Phil, the roommate, is a sort of beta-male shaman savant with a heart of gold. Maggie (Sophie Thompson) finds herself plunged unwillingly into the relationship when she becomes Mae’s NA sponsor in season one. Lisa Kudrow, playing Mae’s mom, does a great turn as the prototypical martyr Boomer-parent. And Nick, comedy club MC (played with understated aplomb by Tobi Bamtefa) offers a great turn as the patient and long-suffering witness to Mae’s many triumphs and dysfunctions.
Don’t Mention It…
The humor of “The Germans,” one of Fawlty Towers’ most famous episodes, centers on a frantic effort by the English hotel staff to avoid bringing up World War II with a cadre of visiting German holidaymakers (“Don’t mention the war!”). The unmentionable plays a key role in Feel Good, too. George, nominally straight, struggles with confessing the truth about her relationship with Mae to friends. Mae has difficulty owning up to her addictions with George. And the unmentionable nightmare of sexual trauma hovers over season two like a vulture in clown make-up. Like the Fawlty Towers episode “The Germans,” season two of Feel Good elaborates a shaggy-dog joke about how long buried trauma can remain submerged. As morbid as John Cleese goose-stepping and Heil Hitler-ing, it is also every bit as cathartically funny and nauseatingly redemptive.
Physical Comedy
Speaking of silly walks, physical comedy has truly suffered in our age of cerebral humor. Cleese brought a great deal of it back with Monty Python and Fawlty Towers. Like them, Feel Good has some surprising high points featuring physical comedy, which play out differently across the two seasons. Mae’s riffs on the peculiarities of girl sex are hilarious, as is a scene in which George (Charlotte Ritchie) literally stuffs her lesbian lover into a closet to avoid discovery by colleagues at work. Episodes also feature chase scenes, attempts to hide in strange places and stage business involving all manner of props from deviled eggs to dildos. Used more as a subtle flourish than a vaudeville feature, Feel Good’s bouts of physical comedy are reminiscent of Fawlty Towers’ finest moments.

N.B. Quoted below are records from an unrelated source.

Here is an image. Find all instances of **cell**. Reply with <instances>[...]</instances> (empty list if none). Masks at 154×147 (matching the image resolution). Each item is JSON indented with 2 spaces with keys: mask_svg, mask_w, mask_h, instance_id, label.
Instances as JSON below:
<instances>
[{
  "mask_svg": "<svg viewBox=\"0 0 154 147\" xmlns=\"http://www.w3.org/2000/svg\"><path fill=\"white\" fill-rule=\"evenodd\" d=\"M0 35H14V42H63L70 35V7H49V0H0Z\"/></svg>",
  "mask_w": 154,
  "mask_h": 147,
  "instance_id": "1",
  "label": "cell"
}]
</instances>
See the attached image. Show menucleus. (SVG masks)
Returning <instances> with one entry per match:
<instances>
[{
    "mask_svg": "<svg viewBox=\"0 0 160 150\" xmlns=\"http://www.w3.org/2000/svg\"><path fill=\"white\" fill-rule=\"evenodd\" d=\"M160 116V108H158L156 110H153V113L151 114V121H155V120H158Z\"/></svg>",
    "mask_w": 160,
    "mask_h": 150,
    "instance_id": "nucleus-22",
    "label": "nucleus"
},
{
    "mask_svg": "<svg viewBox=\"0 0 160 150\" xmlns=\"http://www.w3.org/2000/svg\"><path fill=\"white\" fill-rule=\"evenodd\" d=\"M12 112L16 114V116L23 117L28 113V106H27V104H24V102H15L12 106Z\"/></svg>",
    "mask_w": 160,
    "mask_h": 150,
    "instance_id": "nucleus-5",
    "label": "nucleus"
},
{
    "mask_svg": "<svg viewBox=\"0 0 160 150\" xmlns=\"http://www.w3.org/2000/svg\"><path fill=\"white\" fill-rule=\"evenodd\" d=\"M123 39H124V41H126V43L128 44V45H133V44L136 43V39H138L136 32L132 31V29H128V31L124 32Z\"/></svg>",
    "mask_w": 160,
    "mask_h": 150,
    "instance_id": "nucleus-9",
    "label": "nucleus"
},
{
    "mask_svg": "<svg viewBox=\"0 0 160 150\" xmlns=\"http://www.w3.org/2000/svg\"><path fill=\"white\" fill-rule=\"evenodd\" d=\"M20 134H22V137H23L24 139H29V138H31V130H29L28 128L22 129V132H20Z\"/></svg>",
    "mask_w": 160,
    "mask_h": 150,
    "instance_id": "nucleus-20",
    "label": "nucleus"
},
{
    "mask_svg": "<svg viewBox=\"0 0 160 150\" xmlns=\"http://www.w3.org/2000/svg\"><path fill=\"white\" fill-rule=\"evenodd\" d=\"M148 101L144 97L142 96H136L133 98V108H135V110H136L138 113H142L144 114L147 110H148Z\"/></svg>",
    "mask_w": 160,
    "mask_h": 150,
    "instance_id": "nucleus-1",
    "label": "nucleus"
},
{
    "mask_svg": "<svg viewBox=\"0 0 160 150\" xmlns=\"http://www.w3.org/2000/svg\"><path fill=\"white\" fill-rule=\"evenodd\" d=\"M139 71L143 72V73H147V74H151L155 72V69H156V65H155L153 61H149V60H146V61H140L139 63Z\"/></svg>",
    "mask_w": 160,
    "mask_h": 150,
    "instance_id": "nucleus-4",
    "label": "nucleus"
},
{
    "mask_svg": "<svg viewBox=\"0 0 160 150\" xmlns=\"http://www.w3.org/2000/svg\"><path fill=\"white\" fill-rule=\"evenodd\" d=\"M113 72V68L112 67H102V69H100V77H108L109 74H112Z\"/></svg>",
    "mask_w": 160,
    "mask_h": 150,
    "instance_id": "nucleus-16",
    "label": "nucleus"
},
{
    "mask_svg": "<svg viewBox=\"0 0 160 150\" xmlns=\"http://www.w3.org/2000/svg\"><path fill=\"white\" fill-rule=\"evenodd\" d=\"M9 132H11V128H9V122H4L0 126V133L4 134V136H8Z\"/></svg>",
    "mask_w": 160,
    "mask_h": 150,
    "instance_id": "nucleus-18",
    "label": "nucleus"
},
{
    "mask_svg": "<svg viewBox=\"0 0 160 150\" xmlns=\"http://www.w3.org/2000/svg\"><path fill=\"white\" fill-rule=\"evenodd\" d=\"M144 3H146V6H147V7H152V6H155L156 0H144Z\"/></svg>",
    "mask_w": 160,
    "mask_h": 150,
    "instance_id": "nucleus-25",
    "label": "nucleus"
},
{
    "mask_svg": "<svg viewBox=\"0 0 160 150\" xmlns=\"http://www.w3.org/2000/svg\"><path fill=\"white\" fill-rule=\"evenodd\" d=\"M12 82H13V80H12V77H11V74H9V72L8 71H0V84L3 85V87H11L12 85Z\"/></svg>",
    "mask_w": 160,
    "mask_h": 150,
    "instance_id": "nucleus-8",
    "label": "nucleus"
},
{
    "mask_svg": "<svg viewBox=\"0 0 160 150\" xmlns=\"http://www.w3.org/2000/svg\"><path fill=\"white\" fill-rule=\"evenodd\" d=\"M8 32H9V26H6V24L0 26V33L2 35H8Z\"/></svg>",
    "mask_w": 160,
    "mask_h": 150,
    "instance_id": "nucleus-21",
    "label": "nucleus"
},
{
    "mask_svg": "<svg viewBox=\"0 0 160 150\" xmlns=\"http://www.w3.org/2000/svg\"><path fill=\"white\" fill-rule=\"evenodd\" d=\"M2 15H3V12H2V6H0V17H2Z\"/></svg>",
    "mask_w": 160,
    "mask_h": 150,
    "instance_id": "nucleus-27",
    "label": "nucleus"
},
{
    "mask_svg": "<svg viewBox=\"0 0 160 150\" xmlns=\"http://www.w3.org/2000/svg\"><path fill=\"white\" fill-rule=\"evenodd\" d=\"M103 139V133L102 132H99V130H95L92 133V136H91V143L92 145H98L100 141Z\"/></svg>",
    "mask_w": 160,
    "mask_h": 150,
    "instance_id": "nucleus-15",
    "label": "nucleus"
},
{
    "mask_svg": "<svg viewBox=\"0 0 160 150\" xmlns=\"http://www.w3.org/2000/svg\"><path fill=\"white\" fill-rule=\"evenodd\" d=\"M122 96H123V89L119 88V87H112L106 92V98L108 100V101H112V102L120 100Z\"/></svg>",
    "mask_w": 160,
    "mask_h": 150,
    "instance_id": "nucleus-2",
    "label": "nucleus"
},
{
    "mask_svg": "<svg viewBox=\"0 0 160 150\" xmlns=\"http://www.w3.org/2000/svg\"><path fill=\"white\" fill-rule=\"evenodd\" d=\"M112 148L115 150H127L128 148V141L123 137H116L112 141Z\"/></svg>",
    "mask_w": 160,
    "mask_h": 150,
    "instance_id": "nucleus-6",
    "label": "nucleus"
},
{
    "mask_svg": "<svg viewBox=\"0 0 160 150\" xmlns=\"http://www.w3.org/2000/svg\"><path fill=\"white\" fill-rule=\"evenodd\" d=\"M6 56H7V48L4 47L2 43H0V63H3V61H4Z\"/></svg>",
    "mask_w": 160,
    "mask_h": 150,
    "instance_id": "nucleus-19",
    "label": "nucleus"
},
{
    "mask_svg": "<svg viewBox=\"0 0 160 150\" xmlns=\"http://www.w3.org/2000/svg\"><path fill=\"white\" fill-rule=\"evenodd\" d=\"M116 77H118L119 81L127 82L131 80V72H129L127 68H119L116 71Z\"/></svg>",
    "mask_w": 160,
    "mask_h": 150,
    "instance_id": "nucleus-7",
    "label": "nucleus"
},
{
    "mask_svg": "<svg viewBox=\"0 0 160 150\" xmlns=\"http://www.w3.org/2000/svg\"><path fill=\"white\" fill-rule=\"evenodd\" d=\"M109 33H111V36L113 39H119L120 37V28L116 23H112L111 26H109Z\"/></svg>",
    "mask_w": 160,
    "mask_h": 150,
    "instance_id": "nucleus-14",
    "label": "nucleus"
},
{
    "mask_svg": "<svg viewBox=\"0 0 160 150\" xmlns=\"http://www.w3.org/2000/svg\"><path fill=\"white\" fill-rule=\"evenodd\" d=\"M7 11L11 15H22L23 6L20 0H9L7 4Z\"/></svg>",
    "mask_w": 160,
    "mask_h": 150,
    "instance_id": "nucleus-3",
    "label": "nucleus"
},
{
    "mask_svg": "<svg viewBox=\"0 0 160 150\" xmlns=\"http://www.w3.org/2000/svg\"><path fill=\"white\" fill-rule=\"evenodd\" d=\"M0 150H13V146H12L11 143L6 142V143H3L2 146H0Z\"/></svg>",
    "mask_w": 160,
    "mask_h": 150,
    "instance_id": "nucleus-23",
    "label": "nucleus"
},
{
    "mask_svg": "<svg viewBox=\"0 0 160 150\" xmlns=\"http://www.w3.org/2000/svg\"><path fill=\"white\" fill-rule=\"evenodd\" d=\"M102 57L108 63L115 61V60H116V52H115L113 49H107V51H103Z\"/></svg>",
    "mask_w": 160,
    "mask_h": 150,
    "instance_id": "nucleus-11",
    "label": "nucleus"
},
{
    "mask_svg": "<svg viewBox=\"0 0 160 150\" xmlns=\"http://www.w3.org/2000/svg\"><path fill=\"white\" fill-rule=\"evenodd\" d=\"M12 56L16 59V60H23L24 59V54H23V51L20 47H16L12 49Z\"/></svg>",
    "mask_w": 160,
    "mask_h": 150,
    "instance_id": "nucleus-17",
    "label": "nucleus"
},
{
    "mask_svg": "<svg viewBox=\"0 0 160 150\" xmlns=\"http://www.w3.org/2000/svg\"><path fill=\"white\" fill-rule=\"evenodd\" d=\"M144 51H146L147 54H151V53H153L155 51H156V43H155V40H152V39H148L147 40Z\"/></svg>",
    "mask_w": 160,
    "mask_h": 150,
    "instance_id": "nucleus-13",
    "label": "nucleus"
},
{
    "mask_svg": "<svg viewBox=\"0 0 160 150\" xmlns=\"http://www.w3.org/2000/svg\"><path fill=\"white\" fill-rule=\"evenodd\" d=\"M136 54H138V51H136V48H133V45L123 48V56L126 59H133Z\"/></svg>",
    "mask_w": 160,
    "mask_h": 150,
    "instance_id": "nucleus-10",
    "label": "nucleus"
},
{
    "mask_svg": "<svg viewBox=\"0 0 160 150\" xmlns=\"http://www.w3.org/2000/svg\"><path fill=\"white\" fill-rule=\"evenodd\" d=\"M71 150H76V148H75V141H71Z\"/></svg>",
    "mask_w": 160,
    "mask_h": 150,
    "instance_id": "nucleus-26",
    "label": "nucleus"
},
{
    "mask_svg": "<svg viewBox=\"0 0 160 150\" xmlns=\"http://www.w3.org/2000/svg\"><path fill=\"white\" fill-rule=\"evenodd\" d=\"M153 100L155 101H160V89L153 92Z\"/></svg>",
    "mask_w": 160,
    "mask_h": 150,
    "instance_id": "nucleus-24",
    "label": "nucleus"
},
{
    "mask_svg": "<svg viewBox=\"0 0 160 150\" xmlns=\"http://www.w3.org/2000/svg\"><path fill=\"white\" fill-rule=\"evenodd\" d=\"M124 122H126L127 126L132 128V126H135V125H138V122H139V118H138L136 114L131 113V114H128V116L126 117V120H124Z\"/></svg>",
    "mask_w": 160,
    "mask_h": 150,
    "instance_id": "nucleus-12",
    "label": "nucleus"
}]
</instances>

Feel Good premiered in 2020, not long before COVID arrived with its Year Zero energy to grey-scale the world and wipe out every lingering vestige of enjoyment not already sucked dry by the Trump Years. A good many inaugural books, TV series, movies and garage bands shipwrecked on the COVID iceberg. One could argue Feel Good might have enjoyed higher ratings had things been different.
But that’s part of what makes Feel Good perfect for our time. Here is a small show, with modest aspirations, defined by the relationship between two women. Feel Good takes us inside a private, intimate world that is confusing, tender and unabashedly goofy without ever once turning mean. It faithfully portrays the human comedy in miniature, delivering twelve lovingly-crafted little episodes that reveal a slice of life. Just as the long-suffering guests of Fawlty Towers Bed and Breakfast chafe against their confines, so do George and Mae collide with the frontiers of relationship, as have we all this past year.
Feel Good is a gem. Released at an inconvenient moment in entertainment history, it deserves to be watched and remembered for what it is–something that was warm, wise and funny to savor when the world turned suddenly and inexplicably cold. It should receive more attention than it has. Watch, enjoy and please tell all your friends.